> _WORK ORDER_:
For this exercise, retype all the data exactly and exclude every image.

[Short descriptive text snippets]
┏━━
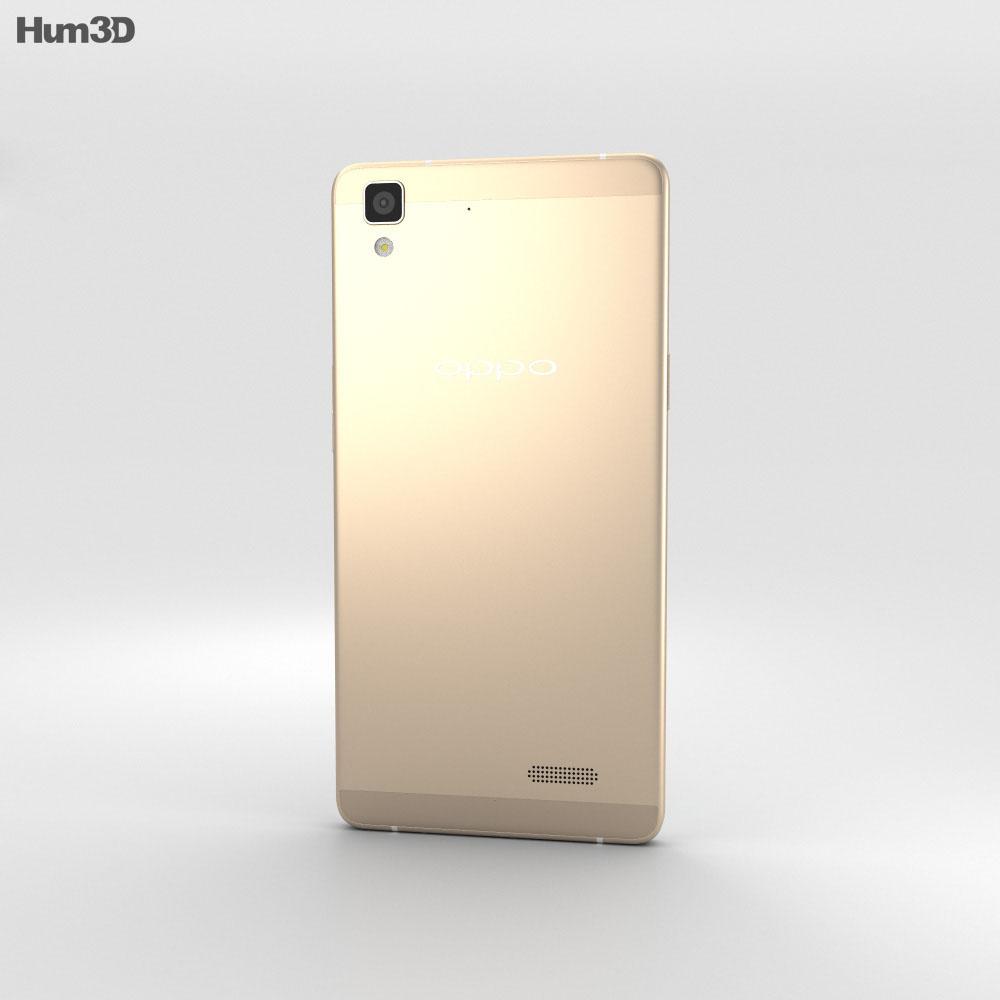 Oppo R7 Golden 3d model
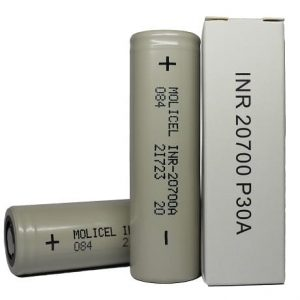 Molicel 20700 vape battery with box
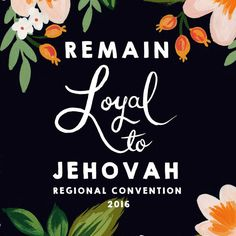 Remain Loyal To Jehovah 2016 Regional Convention Notebook, Peachy Keen Florals…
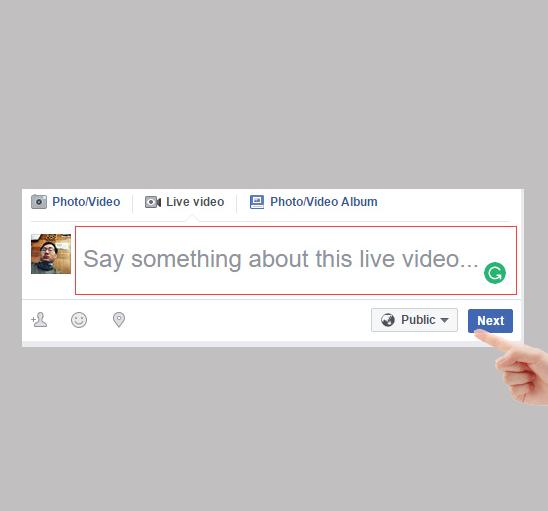 Phát trực tiếp live stream trên Facebook bằng máy tính-3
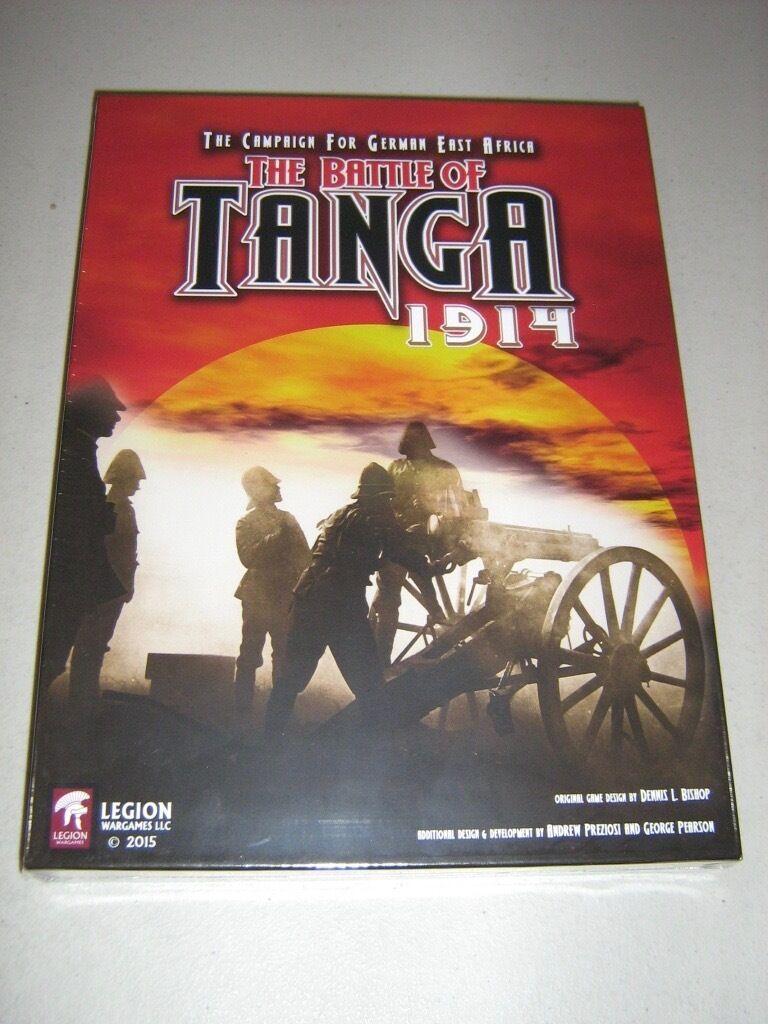 Die schlacht von einem tanga 1914  invasion der deutschen ost - afrika (neu)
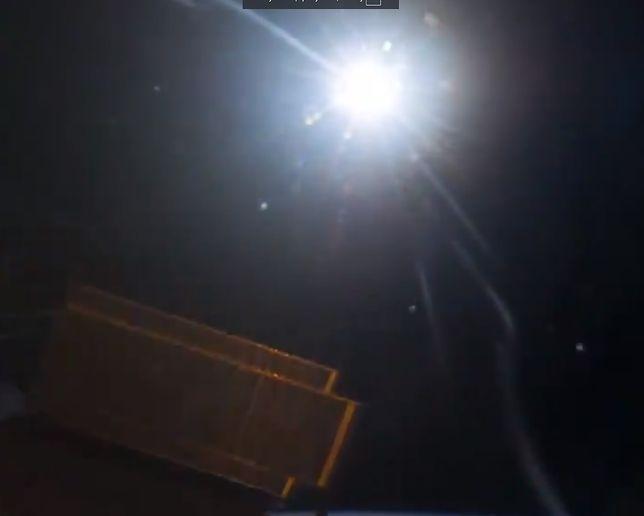 Słońce widziane z pokładu Międzynarodowej Stacji Kosmicznej ISS.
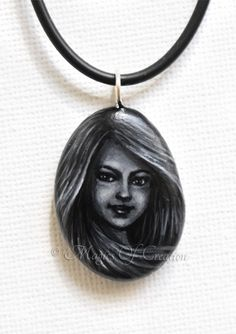 #Original #miniature #painted #stone #pendant . #Girl #portrait #painting on stone. Great #gift #idea for fantasy and #art lovers!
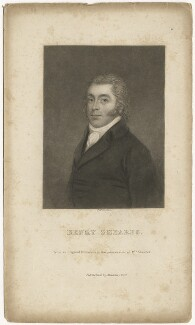 Henry Sheares, by T.W. Huffam, after  Unknown artist - NPG D4213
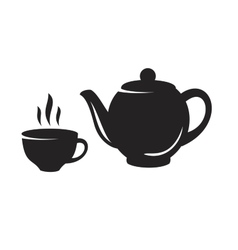 black tea icon vector image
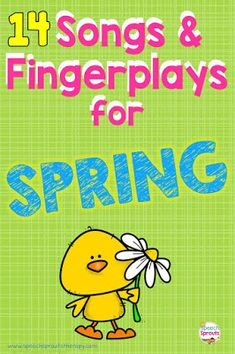 14 Preschool Songs And Fingerplays For Spring Speech Therapy - Speech Sprouts
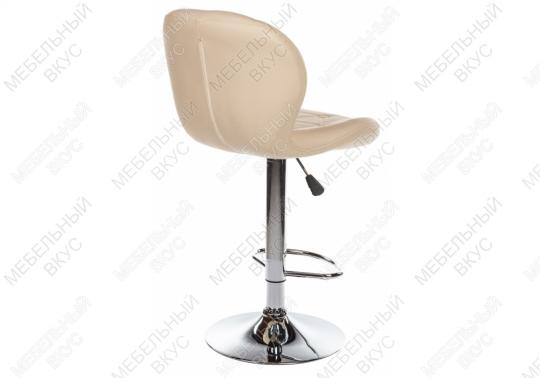 Барный стул Prima бежевый-5
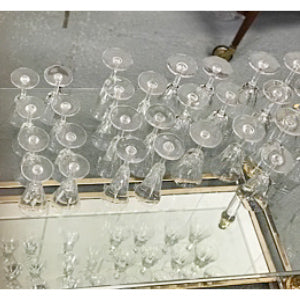 Cristalleries de St Louis Crystal Beverage Glasses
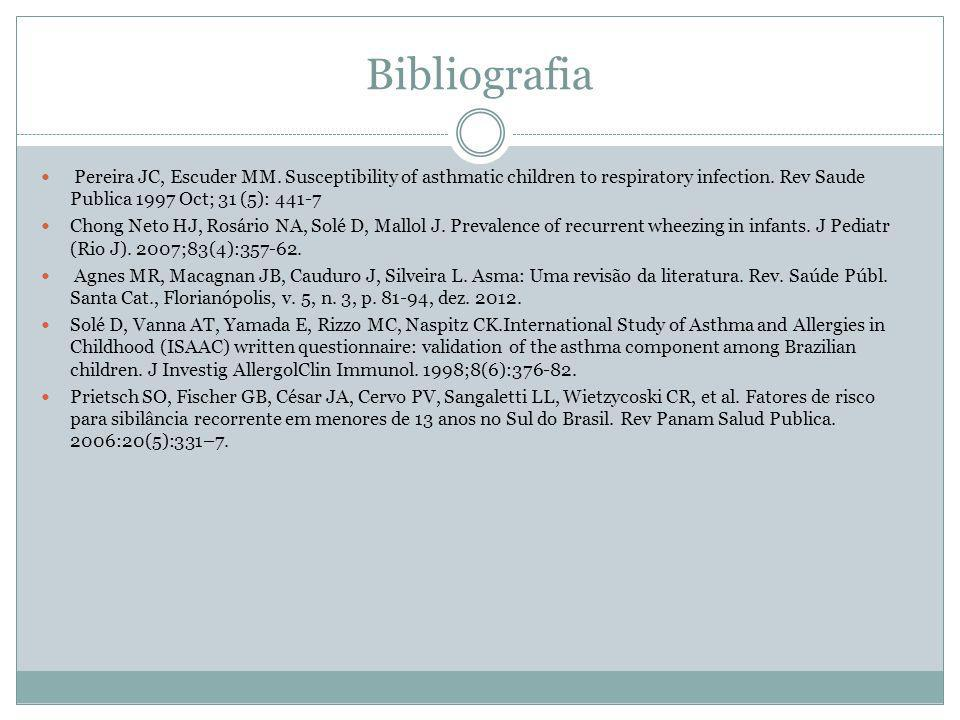 Bibliografia Pereira JC, Escuder MM. Susceptibility of asthmatic children to respiratory infection. Rev Saude Publica 1997 Oct; 31 (5): 441-7 Chong Ne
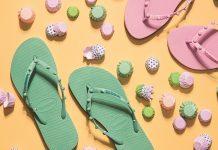 Top những kiểu sandal nữ đế bệt phổ biến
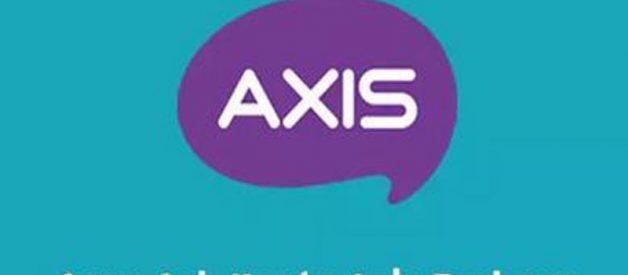 3 Cara Mengecek Kuota Axis Di Android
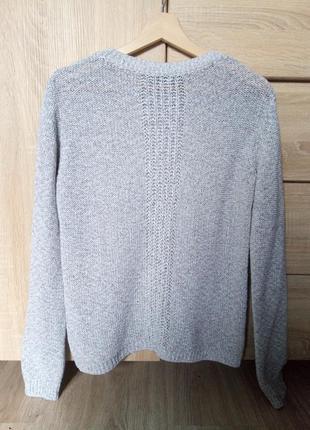 Нежный свитерок меланж cool code, р.383 фото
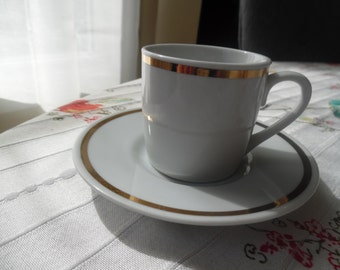 Mini White Teacup and Saucer with Gold Rim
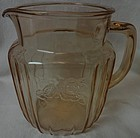 "Mayfair Pink Juice Pitcher 6"" 37 oz Hocking Glass Company"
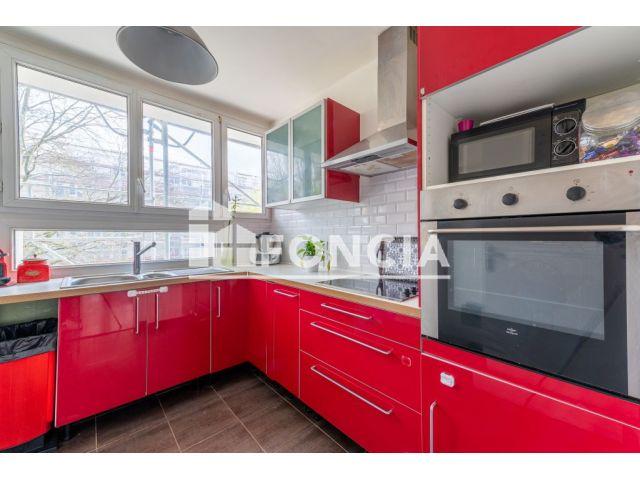 Appartement à vendre sur Lagny Sur Marne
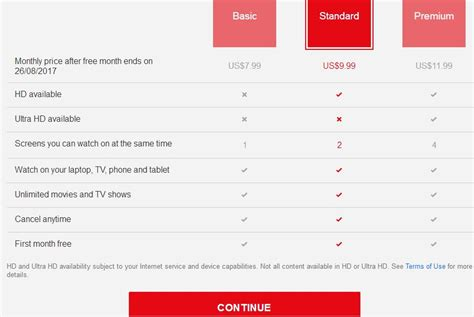 how to make a netflix account without a credit card how to get netflix free trial without credit card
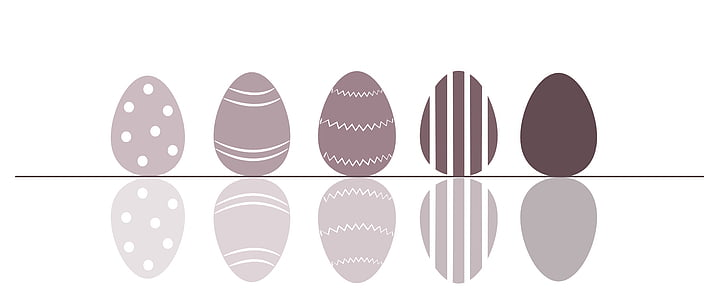 five assorted-color-and-pattern eggs illustration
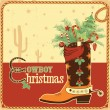 Cowboy christmas card with text and boot — Stock Vector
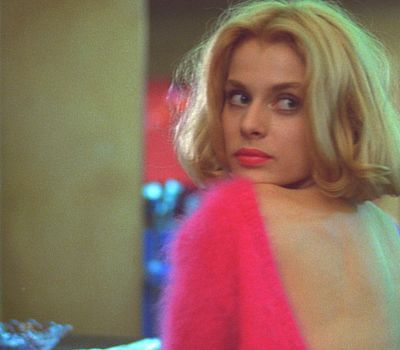 Paris, Texas online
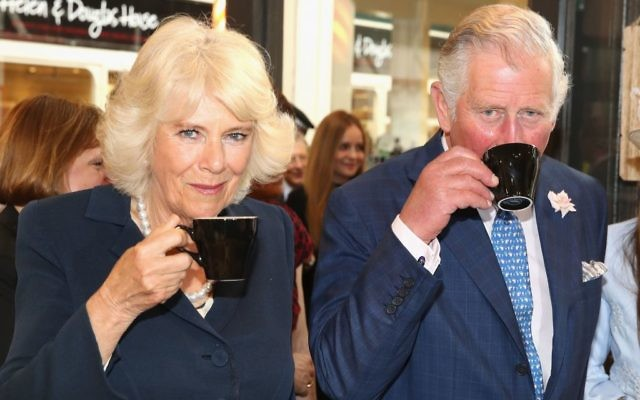 The Prince of Wales and Duchess of Cornwall visit the historic Covered Market to sample produce and meet independent vendors at Market Street in Oxford.   (Photo credit: Chris Jackson/PA Wire)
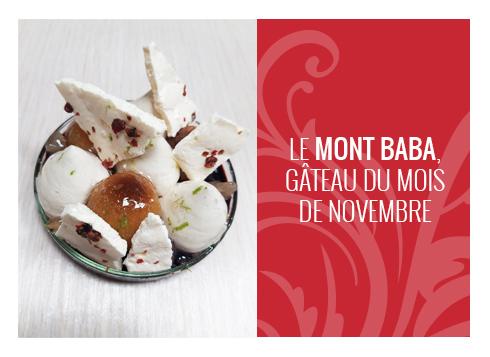 Le_Mont_Baba-royalty_tarbes-gateau_mois-novembre-popup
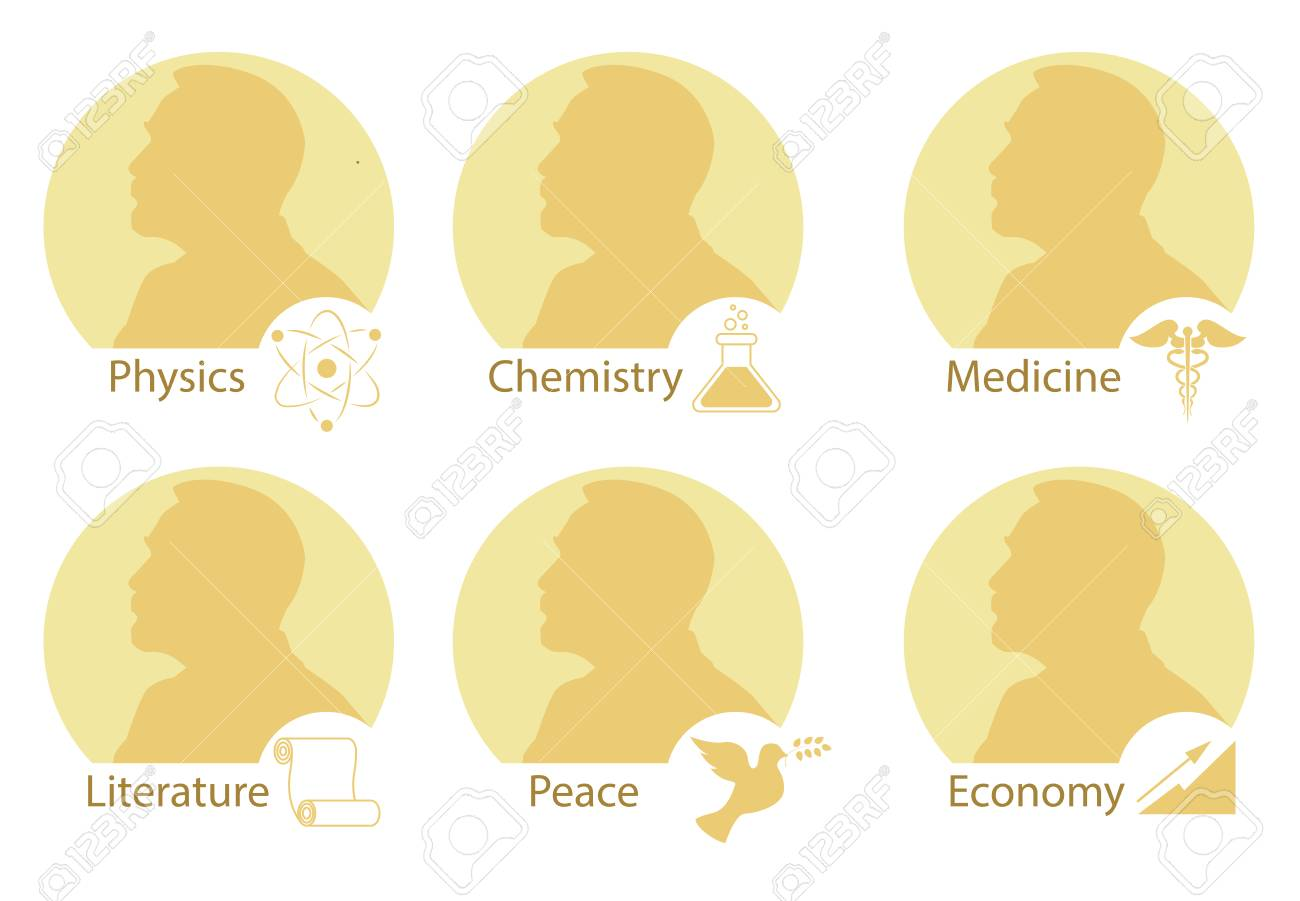 Set of stylized Nobel medals. Silhouette of Nobel in a flat style. Vector illustration. - 102870397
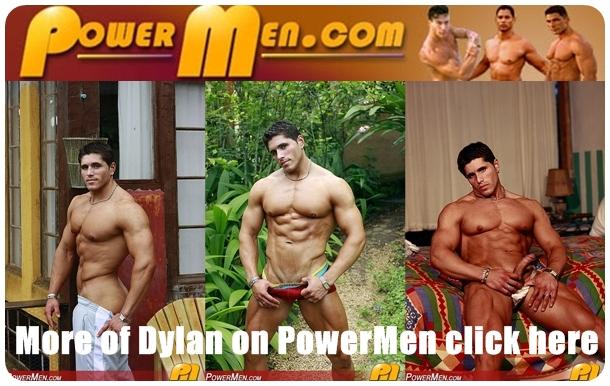 Dylan Hunter on PowerMen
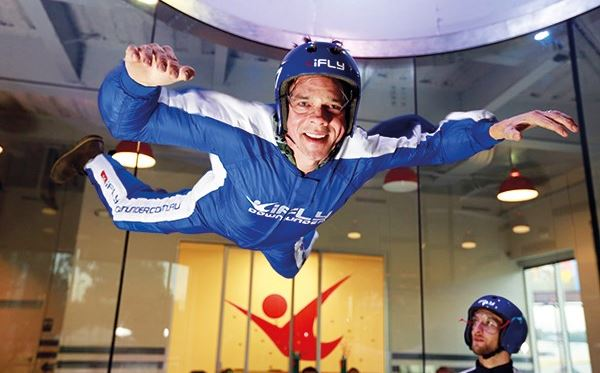 Xmas iFLY Indoor Skydiving Experience for Two 1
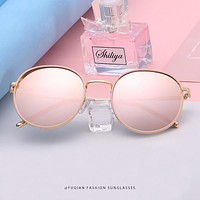 OUTMIX GOLD MIRROR PINK Oversized Round Polarized Sunglasses Women or Men Fashion Big Sun Glasses VintageGlasses For Driving UV400 FREE SHIPPING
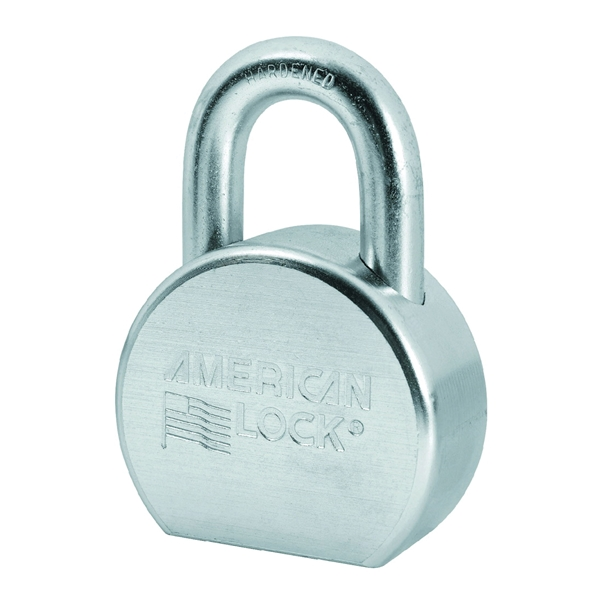 Picture of American Lock A702KA#35852 Padlock, Keyed Alike Key, 7/16 in Dia Shackle, 1-1/16 in H Shackle, Boron Steel Shackle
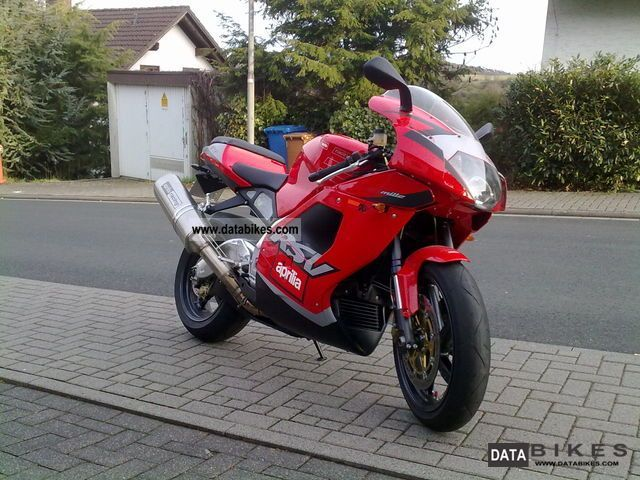 2001 Aprilia  RSV 1000 Mille Motorcycle Sports/Super Sports Bike photo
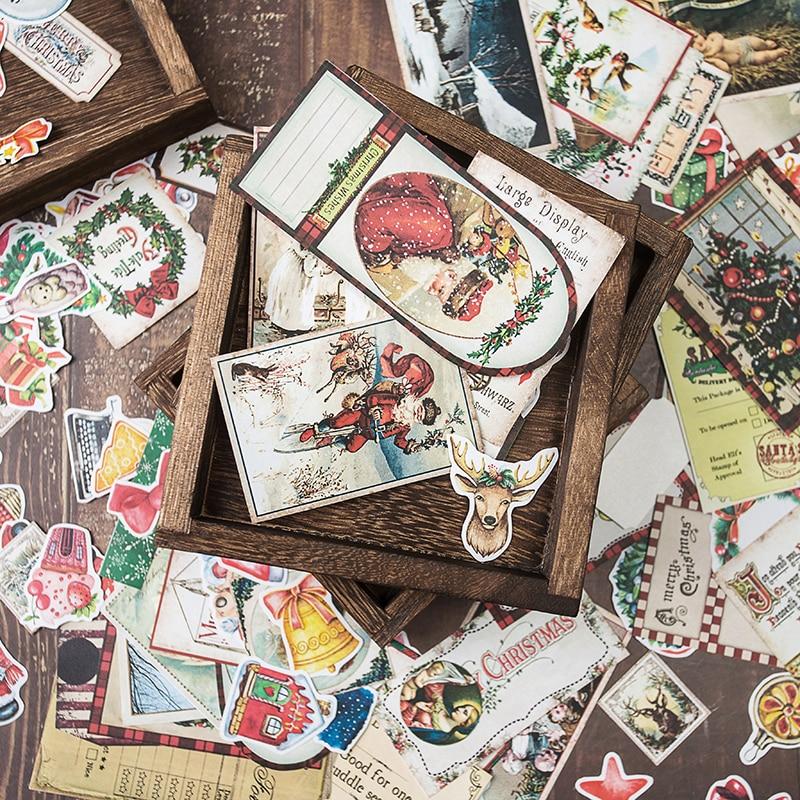 138Pcs/Lot Vintage Christmas Large Size Pack Sticker DIY Scrapbooking Album Junk Journal Planner Decorative Stickers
┗━━
> _RESULT FOR THIS TASK_:
 Oppo R7 Golden 3d model
 Molicel 20700 vape battery with box
 Remain Loyal To Jehovah 2016 Regional Convention Notebook, Peachy Keen Florals…
 Phát trực tiếp live stream trên Facebook bằng máy tính-3
 Die schlacht von einem tanga 1914  invasion der deutschen ost - afrika (neu)
 Słońce widziane z pokładu Międzynarodowej Stacji Kosmicznej ISS.
 #Original #miniature #painted #stone #pendant . #Girl #portrait #painting on stone. Great #gift #idea for fantasy and #art lovers!
 Henry Sheares, by T.W. Huffam, after  Unknown artist - NPG D4213
 black tea icon vector image
 14 Preschool Songs And Fingerplays For Spring Speech Therapy - Speech Sprouts
 Барный стул Prima бежевый-5
 Cristalleries de St Louis Crystal Beverage Glasses
 Bibliografia Pereira JC, Escuder MM. Susceptibility of asthmatic children to respiratory infection. Rev Saude Publica 1997 Oct; 31 (5): 441-7 Chong Ne
 Top những kiểu sandal nữ đế bệt phổ biến
 3 Cara Mengecek Kuota Axis Di Android
 Нежный свитерок меланж cool code, р.383 фото
 Mini White Teacup and Saucer with Gold Rim
 "Mayfair Pink Juice Pitcher 6"" 37 oz Hocking Glass Company"
 Appartement à vendre sur Lagny Sur Marne
 how to make a netflix account without a credit card how to get netflix free trial without credit card
 five assorted-color-and-pattern eggs illustration
 Cowboy christmas card with text and boot — Stock Vector
 Paris, Texas online
 The Prince of Wales and Duchess of Cornwall visit the historic Covered Market to sample produce and meet independent vendors at Market Street in Oxford.   (Photo credit: Chris Jackson/PA Wire)
 Le_Mont_Baba-royalty_tarbes-gateau_mois-novembre-popup
 Set of stylized Nobel medals. Silhouette of Nobel in a flat style. Vector illustration. - 102870397
 Dylan Hunter on PowerMen
 Xmas iFLY Indoor Skydiving Experience for Two 1
 OUTMIX GOLD MIRROR PINK Oversized Round Polarized Sunglasses Women or Men Fashion Big Sun Glasses VintageGlasses For Driving UV400 FREE SHIPPING
 Picture of American Lock A702KA#35852 Padlock, Keyed Alike Key, 7/16 in Dia Shackle, 1-1/16 in H Shackle, Boron Steel Shackle
 2001 Aprilia  RSV 1000 Mille Motorcycle Sports/Super Sports Bike photo
 138Pcs/Lot Vintage Christmas Large Size Pack Sticker DIY Scrapbooking Album Junk Journal Planner Decorative Stickers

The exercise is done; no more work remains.